A key positive feature of the funding option was the opportunity offered by the two-year high-risk funding period to prove, for example, the validity and feasibility of the research approach or data collection method assessed as risky. The opportunity to collect preliminary data was also mentioned, as was the chance to convince the assessment panel of the necessity and importance of the present study with a view to obtaining further funding.

A flexible feature of high-risk funding that received mention was the freedom it offered to adjust the research plan and budget.

Implementing a four-year research project plan with two-year high-risk funding was considered challenging

In their feedback, the researchers criticised the shorter duration of the high-risk funding. A clear majority of the researchers who participated in the survey and meeting found modifying the research plan to fit a two-year time-scale to be a particular challenge.

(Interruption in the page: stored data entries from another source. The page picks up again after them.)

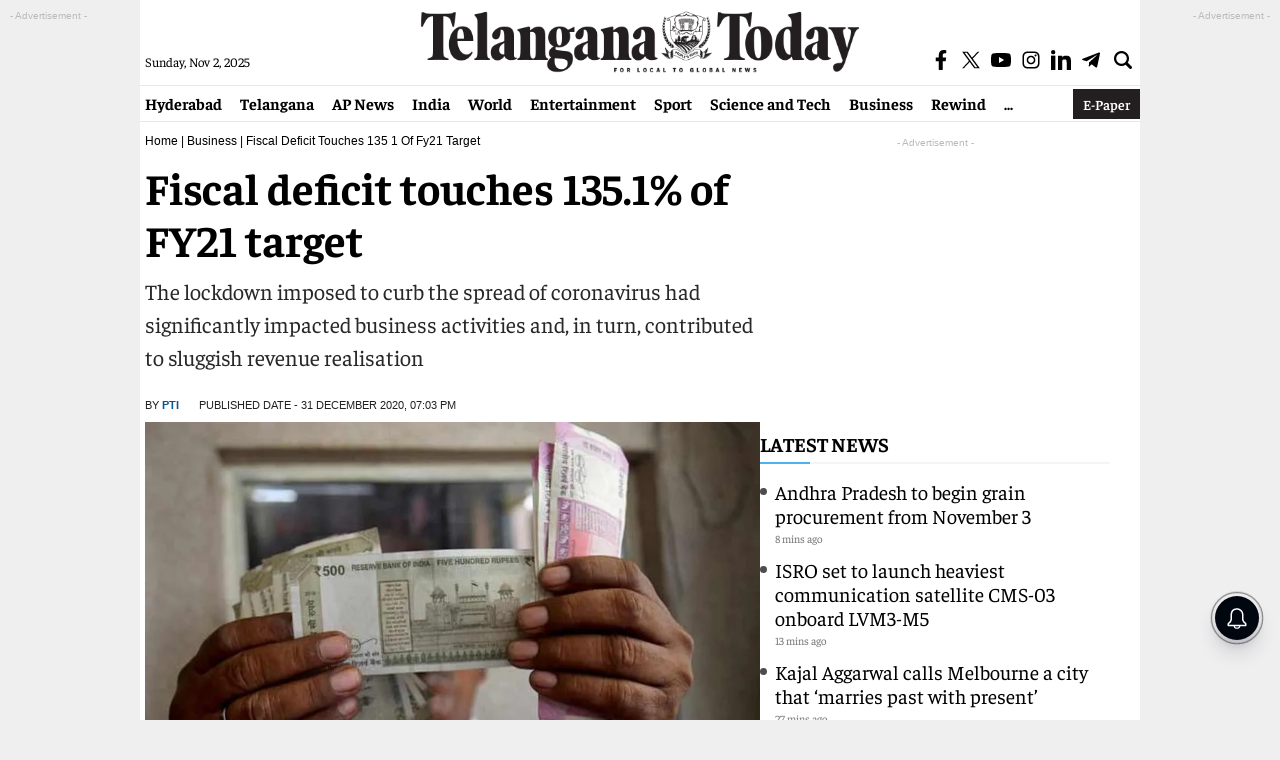

--- FILE ---
content_type: text/html; charset=utf-8
request_url: https://www.google.com/recaptcha/api2/aframe
body_size: 268
content:
<!DOCTYPE HTML><html><head><meta http-equiv="content-type" content="text/html; charset=UTF-8"></head><body><script nonce="jM06MGxALDO1qVzdsPYdsQ">/** Anti-fraud and anti-abuse applications only. See google.com/recaptcha */ try{var clients={'sodar':'https://pagead2.googlesyndication.com/pagead/sodar?'};window.addEventListener("message",function(a){try{if(a.source===window.parent){var b=JSON.parse(a.data);var c=clients[b['id']];if(c){var d=document.createElement('img');d.src=c+b['params']+'&rc='+(localStorage.getItem("rc::a")?sessionStorage.getItem("rc::b"):"");window.document.body.appendChild(d);sessionStorage.setItem("rc::e",parseInt(sessionStorage.getItem("rc::e")||0)+1);localStorage.setItem("rc::h",'1762058032466');}}}catch(b){}});window.parent.postMessage("_grecaptcha_ready", "*");}catch(b){}</script></body></html>

--- FILE ---
content_type: application/javascript; charset=utf-8
request_url: https://fundingchoicesmessages.google.com/f/AGSKWxW38txffzypFC2OCjt6n6pdQPVnc6oXbwaM_AH4JpkZLgWXynAHw8A4T776SxqPwdd8wAdzejHEzyTHEiae3poWdlOfDi7YsXXqj4nAq8oDztHQ0isUjnvOnFKRdRF_oZXewJEnccj00KK4iKuua2JDhrbtRrolSINDYsyLT6g_PTuRdU10j68wvRPx/_-ads-530x85./ads/google_/adwidget_/headerAdvertismentTab.-admarvel/
body_size: -1284
content:
window['20341f6c-0009-48b0-8a80-72ffa01cdc6f'] = true;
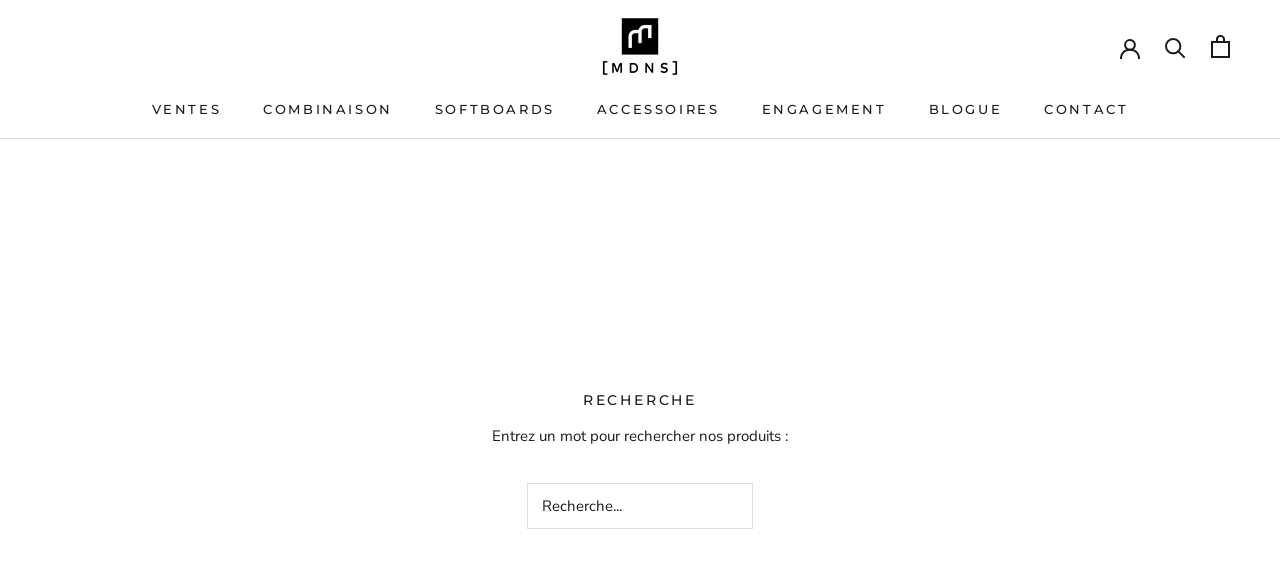

--- FILE ---
content_type: text/javascript
request_url: https://mdns-surf.com/cdn/shop/t/14/assets/custom.js?v=183944157590872491501767627545
body_size: -838
content:
//# sourceMappingURL=/cdn/shop/t/14/assets/custom.js.map?v=183944157590872491501767627545


--- FILE ---
content_type: image/svg+xml
request_url: https://cdn.shopify.com/s/files/1/0445/7722/6920/files/Black_Beige_Bold_Framed_Typography_Planet_Brand_Business_Logo.svg?v=1751960372?v=1742574256
body_size: 34049
content:
<svg version="1.2" preserveAspectRatio="xMidYMid meet" height="500" viewBox="0 0 375 374.999991" zoomAndPan="magnify" width="500" xmlns:xlink="http://www.w3.org/1999/xlink" xmlns="http://www.w3.org/2000/svg"><defs><clipPath id="132eefb8bd"><path d="M 54 90.375 L 320.972656 90.375 L 320.972656 284.625 L 54 284.625 Z M 54 90.375"></path></clipPath></defs><g id="c5ecfc1cfe"><g clip-path="url(#132eefb8bd)" clip-rule="nonzero"><g transform="matrix(0.190171,0,0,0.190255,53.971902,90.37306)" mask="url(#c5f37e94d0)"><image preserveAspectRatio="xMidYMid meet" height="1021" xlink:href="[data-uri]" width="1404"></image><mask id="c5f37e94d0"><g transform="matrix(1,0,0,1,0,0.000000000000056843)"><image preserveAspectRatio="xMidYMid meet" height="1021" xlink:href="[data-uri]" width="1404"></image></g></mask></g></g></g></svg>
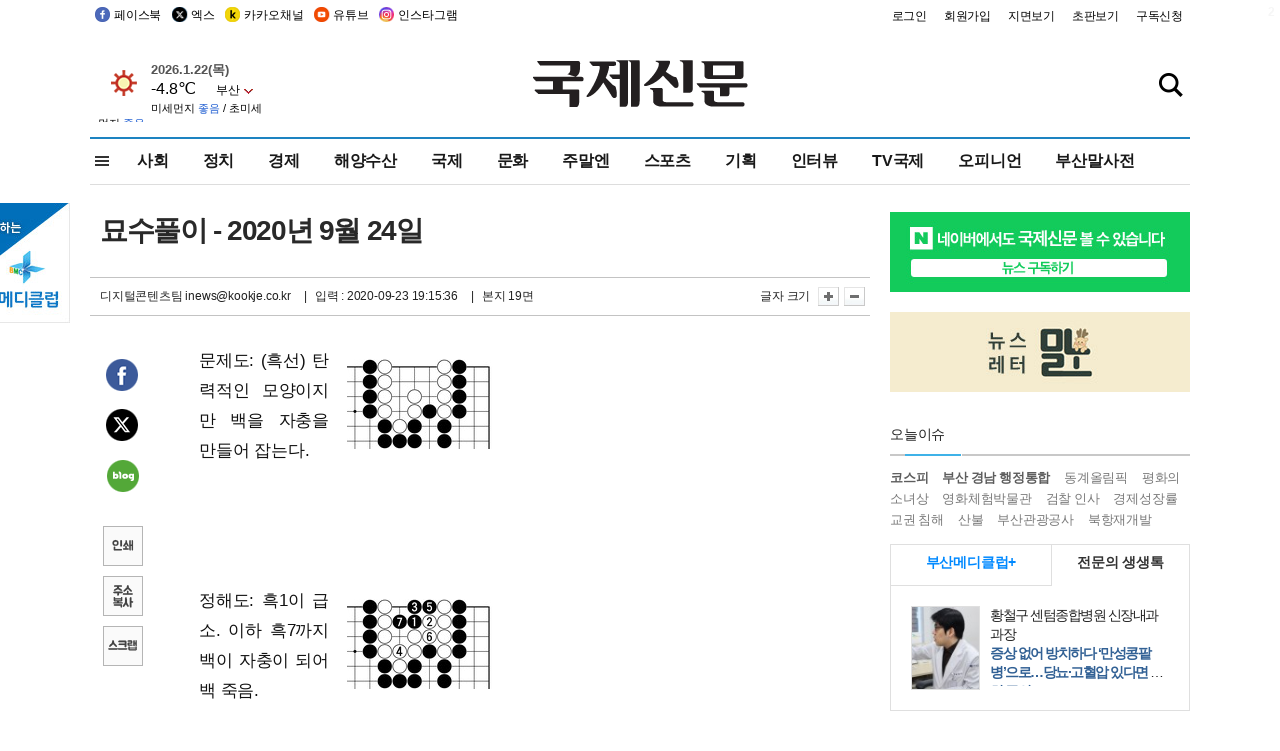

--- FILE ---
content_type: text/html; charset=utf-8
request_url: https://www.google.com/recaptcha/api2/aframe
body_size: 265
content:
<!DOCTYPE HTML><html><head><meta http-equiv="content-type" content="text/html; charset=UTF-8"></head><body><script nonce="p7rtfKPlC5B79VckuhAt_w">/** Anti-fraud and anti-abuse applications only. See google.com/recaptcha */ try{var clients={'sodar':'https://pagead2.googlesyndication.com/pagead/sodar?'};window.addEventListener("message",function(a){try{if(a.source===window.parent){var b=JSON.parse(a.data);var c=clients[b['id']];if(c){var d=document.createElement('img');d.src=c+b['params']+'&rc='+(localStorage.getItem("rc::a")?sessionStorage.getItem("rc::b"):"");window.document.body.appendChild(d);sessionStorage.setItem("rc::e",parseInt(sessionStorage.getItem("rc::e")||0)+1);localStorage.setItem("rc::h",'1769111051575');}}}catch(b){}});window.parent.postMessage("_grecaptcha_ready", "*");}catch(b){}</script></body></html>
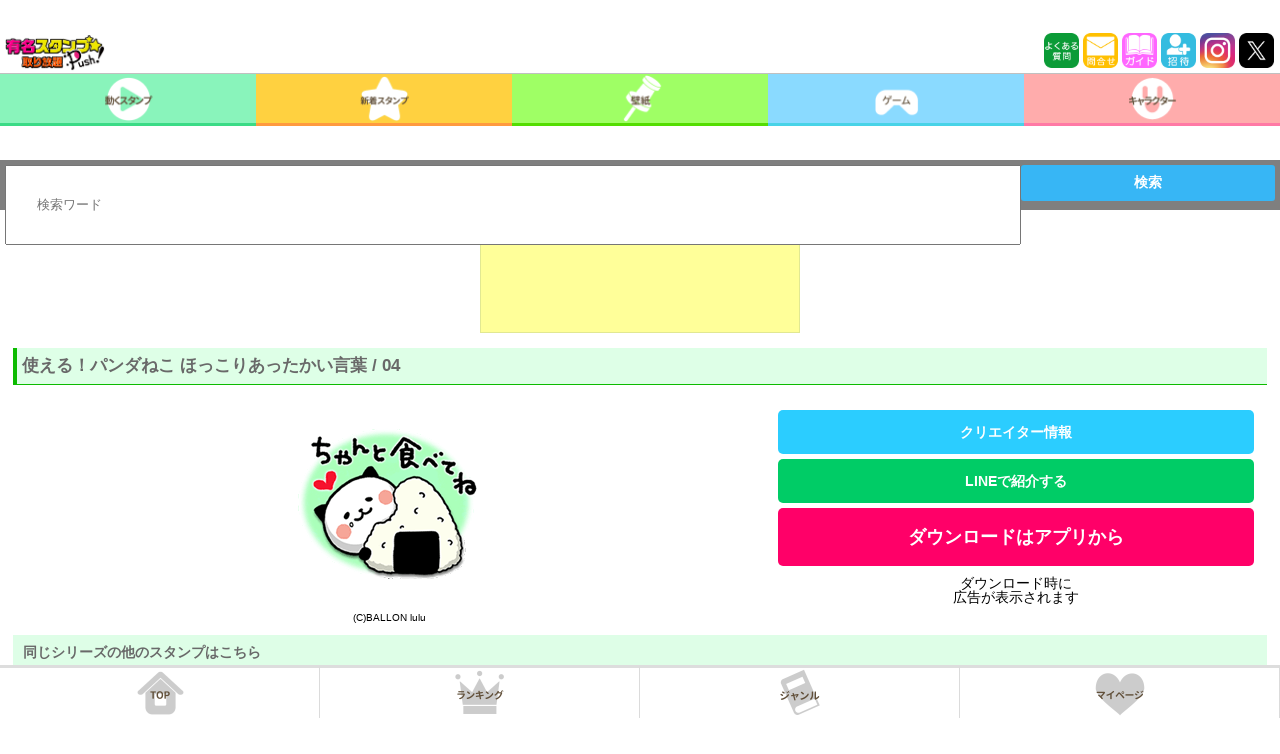

--- FILE ---
content_type: text/html; charset=utf-8
request_url: https://www.google.com/recaptcha/api2/aframe
body_size: 267
content:
<!DOCTYPE HTML><html><head><meta http-equiv="content-type" content="text/html; charset=UTF-8"></head><body><script nonce="XQg3cucY3Ng0uPcKQvSqDA">/** Anti-fraud and anti-abuse applications only. See google.com/recaptcha */ try{var clients={'sodar':'https://pagead2.googlesyndication.com/pagead/sodar?'};window.addEventListener("message",function(a){try{if(a.source===window.parent){var b=JSON.parse(a.data);var c=clients[b['id']];if(c){var d=document.createElement('img');d.src=c+b['params']+'&rc='+(localStorage.getItem("rc::a")?sessionStorage.getItem("rc::b"):"");window.document.body.appendChild(d);sessionStorage.setItem("rc::e",parseInt(sessionStorage.getItem("rc::e")||0)+1);localStorage.setItem("rc::h",'1768985736084');}}}catch(b){}});window.parent.postMessage("_grecaptcha_ready", "*");}catch(b){}</script></body></html>

--- FILE ---
content_type: application/javascript; charset=utf-8
request_url: https://fundingchoicesmessages.google.com/f/AGSKWxWn1gEIq4wTwWVZ0l12faOFAPD-KR-kc-GW-38WorMDFLd1Oi8Ms15CnZnzX2PkprDP_yXpgOo1K_o4lNJZ5Zk-JBvB9KUzqGvBuLvID7pswcnQD1MsR-x4y0Xblx-v5Oh-3P-k2Gn2dT7bkNRYuAsXJR8hSYwYLJH1E9eJ72BRwRe6DKI61_4mjUYg/__700x200./adimage./adconfig.?type=oas_pop&/video_ads.
body_size: -1291
content:
window['b1548ea2-74f9-418d-b674-829b3717b446'] = true;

“Two years is a short time for a research project, and it’s challenging to select from a four-year research plan which parts to implement and which to cut back, for example by using a narrower dataset or making compromises in data collection. Guidance on which parts to implement within this two-year framework could perhaps be provided together with the grant,” stated one feedback provider. “When the funding is halved, the research project is less than half a project,” the researchers said in summary. In addition, the responses highlighted how the pandemic has heightened the challenges of carrying out projects that are shorter than planned.

Matters related to project start-up and recruitment were also seen as causing difficulties in some projects receiving high-risk funding, since the projects were originally planned for four years: “If the further funding had not come for the project, we would have faced a difficult situation with the doctoral candidate we had recruited. On the other hand, the two-year funding allowed the postdoctoral researcher to become proficient in working on challenging topics,” stated one of the comments received.

Feedback used to improve communication about high-risk funding

Based on the results from its survey, the Research Council has developed its communications on high-risk funding. The responses to the survey for funded researchers indicated, for example, that the majority of beneficiaries of high-risk funding (85%) did not know in advance about the two-year funding option.

The information given in the call texts about the Research Council’s funding decision policies has now been improved with regards to the possibility of two-year high-risk funding. In addition, the funding decision policies now contain more information about the objectives of high-risk funding as well as examples of risk factors that are considered when making such funding decisions.